Re: [PATCH v3 00/11] builtin/cat-file: allow filtering objects in batch mode

[Date Prev][Date Next][Thread Prev][Thread Next][Date Index][Thread Index]

 



Patrick Steinhardt <ps@xxxxxx> writes:

> Hi,
>
> at GitLab, we sometimes have the need to list all objects regardless of
> their reachability. We use git-cat-file(1) with `--batch-all-objects` to
> do this, and typically this is quite a good fit. In some cases though,
> we only want to list objects of a specific type, where we then basically
> have the following pipeline:
>
>     git cat-file --batch-all-objects --batch-check='%(objecttype) %(objectname)' |
>     grep '^commit ' |
>     cut -d' ' -f2 |
>     git cat-file --batch
>
> This works okayish in medium-sized repositories, but once you reach a
> certain size this isn't really an option anymore.
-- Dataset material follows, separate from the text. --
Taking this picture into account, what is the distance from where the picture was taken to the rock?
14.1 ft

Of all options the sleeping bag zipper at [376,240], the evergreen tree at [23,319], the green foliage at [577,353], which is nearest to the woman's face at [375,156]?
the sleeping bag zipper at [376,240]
In the Chromium
> repository for example [1] simply listing all objects in the first
> invocation of git-cat-file(1) takes around 80 to 100 seconds. The
> workload is completely I/O-bottlenecked: my machine reads at ~500MB/s,
> and the packfile is 50GB in size, which matches the 100 seconds that I
> observe.
>
> This series addresses the issue by introducing object filters into
> git-cat-file(1). These object filters use the exact same syntax as the
> filters we have in git-rev-list(1), but only a subset of them is
> supported because not all filters can be computed by git-cat-file(1).
> Supported are "blob:none", "blob:limit=" as well as "object:type=".
>
> The filters alone don't really help though: we still have to scan
> through the whole packfile in order to compute the packfiles. While we
> are able to shed a bit of CPU time because we can stop emitting some of
> the objects, we're still I/O-bottlenecked.
>
> The second part of the series thus expands the filters so that they can
> make use of bitmap indices for some of the filters, if available. This
> allows us to efficiently answer the question where to find all objects
> of a specific type, and thus we can avoid scanning through the packfile
> and instead directly look up relevant objects, leading to a significant
> speedup:
>
>     Benchmark 1: cat-file with filter=object:type=commit (revision = HEAD~)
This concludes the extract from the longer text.